Turkish prosecutors on Thursday issued detention warrants for 58 people in 16 provinces as part of an İstanbul-based operation targeting alleged followers of the faith-based Gülen movement.

Simultaneous raids were being conducted in 66 locations. Media reports said 100 police teams were taking part in the operations and that doctors, military officers, teachers and police officers were on the detention list.

Turkey survived a military coup attempt on July 15 that killed over 240 people and wounded more than a thousand others.
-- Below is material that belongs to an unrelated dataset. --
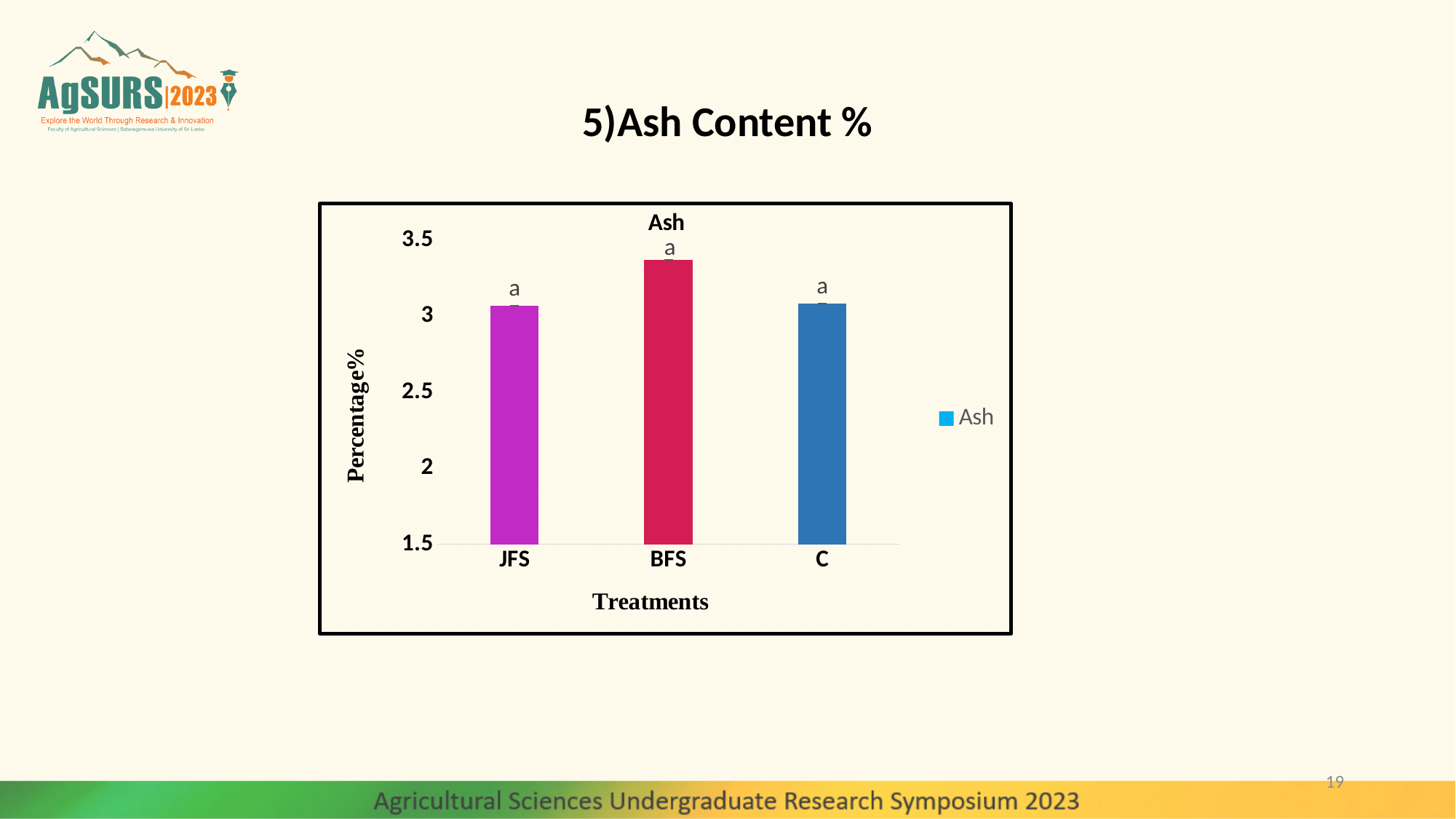
Is the ash content for BFS greater or less than 3? greater How many series does the chart legend list? 1 Which treatment has the highest ash content? BFS Is the ash content for C greater or less than 2.5? greater What type of chart is shown on the slide? bar chart Which has a higher ash content, BFS or JFS? BFS Is the ash content for JFS greater or less than 2.5? greater Which has a higher ash content, C or BFS? BFS What is the title of the chart? Ash How many treatments are shown on the x axis of the chart? 3 What is the label of the x axis of the chart? Treatments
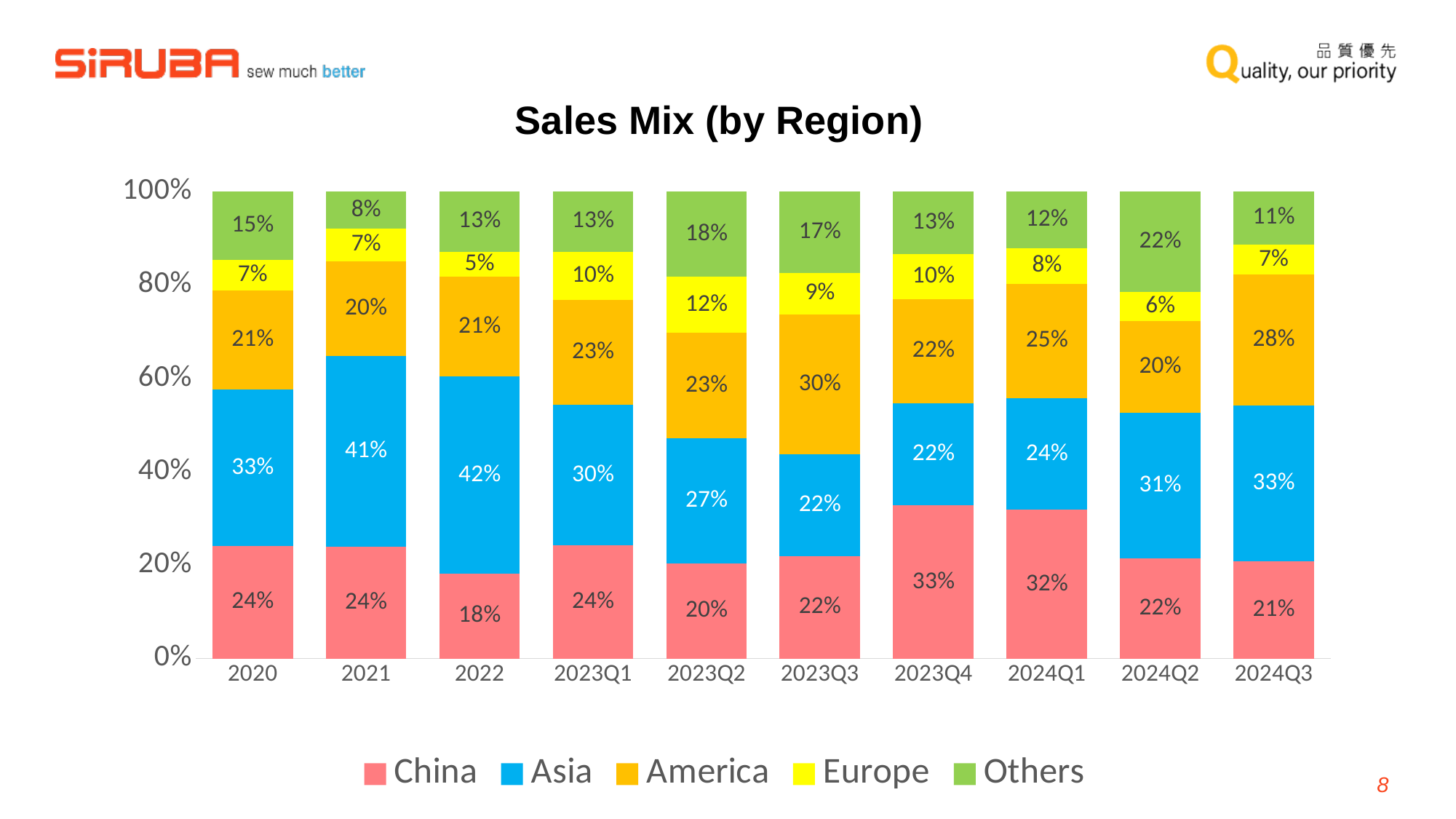
How many series does the legend list? 5 What is the America share in 2024Q3? 28% What is the China share in 2023Q4? 33% In which period is the Europe share the lowest? 2022 In which period is the Asia share the highest? 2022 What is the title of the chart? Sales Mix (by Region) What is the Europe share in 2023Q2? 12% How many periods are shown on the x axis? 10 What is the Others share in 2024Q2? 22% What is the difference between the Asia share in 2021 and the Asia share in 2023Q2? 14% What kind of chart is shown on the slide? Stacked bar chart Which is larger in 2023Q3, the America share or the Asia share? America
Immediately after the putsch, the government along with President Recep Tayyip Erdoğan pinned the blame on the Gülen movement.

Despite Turkish Islamic scholar Fethullah Gülen, whose views inspired the movement, and the movement having denied the accusation, Erdoğan — calling the coup attempt “a gift from God” — and the government launched a widespread purge aimed at cleansing sympathizers of the movement from within state institutions, dehumanizing its popular figures and putting them in custody.

More than 115,000 people have been purged from state bodies, in excess of 90,000 detained and over 39,000 have been arrested since the coup attempt. Arrestees include journalists, judges, prosecutors, police and military officers, academics, governors and even a comedian. Critics argue that lists of Gülen sympathizers were drawn up prior to the coup attempt.